По мнению Л.Е. Кройчика, своеобразие фабульного напряжения в комических новеллах Чехова заключается не в остроте поступков персонажа, а в остроте переживаний, причем «переживаний, комически окрашенных: масштабы и характер чувствоизъявления персонажей комической новеллы не соответствуют масштабу изображаемого»14. И.А. Гурвич, а вслед за ним Л.Е. Кройчик указывали на «психологическую сгущенность», характерную для большинства персонажей ранних рассказов Чехова, когда «определенное свойство характера концентрируется до такой степени, что в конечном счете дискредитирует его»15. Во многих персонажах ранних рассказов Чехова гипертрофируются такие чувства, как мнительность, страх, любовь, самообожание, обида, зависть. Принцип «психологической сгущенности» мнительности, навязчивого страха в связи с возможной изменой жены мы наблюдаем и в образе «хитреца» из одноименного рассказа.
Описание поведения персонажа в момент исповеди и перед ней, как и в ранее рассмотренных рассказах, предельно сжато. О крайнем напряжении его чувств свидетельствуют отчаянный взмах рукой и кончик носа, налившийся кровью. Затем следуют еще две детали изменения внешнего облика Семена Петровича: «Цилиндр его сполз на затылок, галоши сильнее заскребли по тротуару» (С., II, 94). Благодаря этим портретным деталям возникает образ человека, придавленного страхом. Тематически и сюжетно «Хитрец» перекликается с другими рассказами Чехова — «Ниночка» (1885) и более поздним рассказом «Страх» (1892). В этих рассказах также есть исповеди героев, вызванные мнительностью, страхом семейной драмы.
В другом рассказе Чехова 1883 года — «Женщина без предрассудков» — движущей силой исповеди героя-жениха становится тайна его прошлого, которая не дает ему покоя и которую он никак не решается открыть своей возлюбленной. Во время объяснения в любви «на лице его были написаны страдания» (С., II, 53). Затем чувства героя даются в форме несобственно-прямой речи от повествователя: «Страдал же он от одной мысли... Эта мысль душила его мозг, заставляла его бесноваться, плакать, не давала ему пить, есть, спать... Она отравляла его жизнь. Он клялся в любви, а она в это время копошилась в его мозгу и стучала в его виски» (С., II, 53). Страх быть отвергнутым из-за постыдной, по мнению героя, тайны прошлого сдерживает его желание объясниться с близким человеком.

--

Задание: Продолжите отрывок о ранних рассказах Чехова, начав сразу после его последнего предложения.

Блок данных:
--

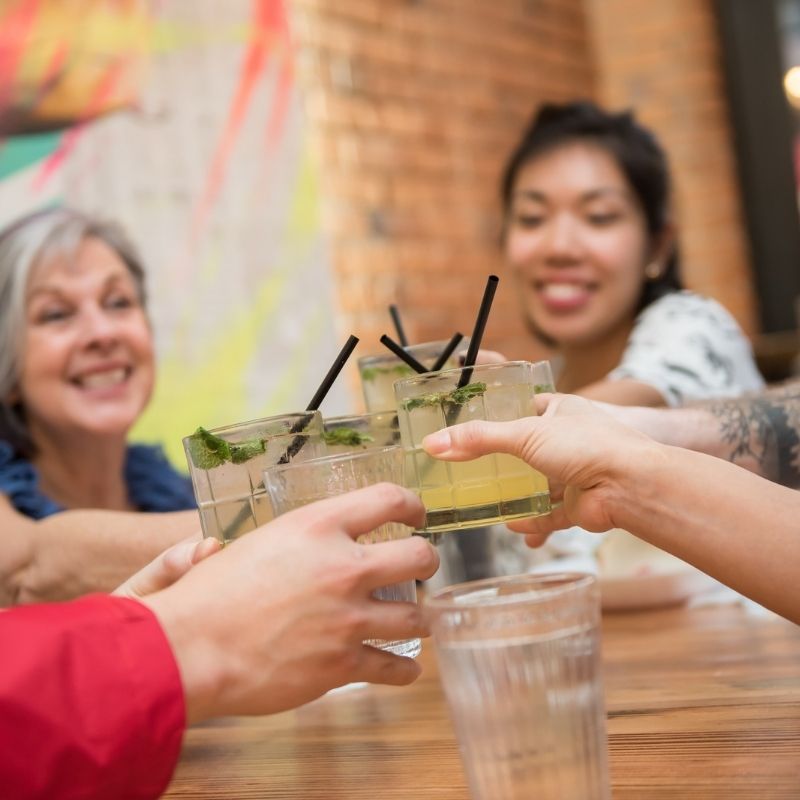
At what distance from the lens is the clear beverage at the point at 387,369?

--

Ответ:
Борьба противоположных начал в душе Максима Кузьмича Салютова и движет весь сюжет. Исповедь, на которую все же решается герой в первую брачную ночь, является кульминацией рассказа. Исповедальный монолог жениха, открывающий «страшные» тайны прошлого, отражает предельную степень душевного напряжения героя: «Ро... родился я в Там... там... бове... Родители мои были не знатны и страшно бедны... Я тебе расскажу, что я за птица. Ты ужаснешься. Постой... Увидишь... Я был нищим... Будучи мальчиком, я продавал яблоки... груши...» (С., II, 54). Заикающаяся, паузированная речь Салютова выдает отчаяние, страх быть отвергнутым после этих откровенных признаний, так как самая ужасная его тайна заключается в том, что в двадцать лет он был клоуном в цирке. Развязка оказывается неожиданно счастливой для героя — «позорные страницы» его биографии не оттолкнули возлюбленную и не стали роковыми для их взаимоотношений.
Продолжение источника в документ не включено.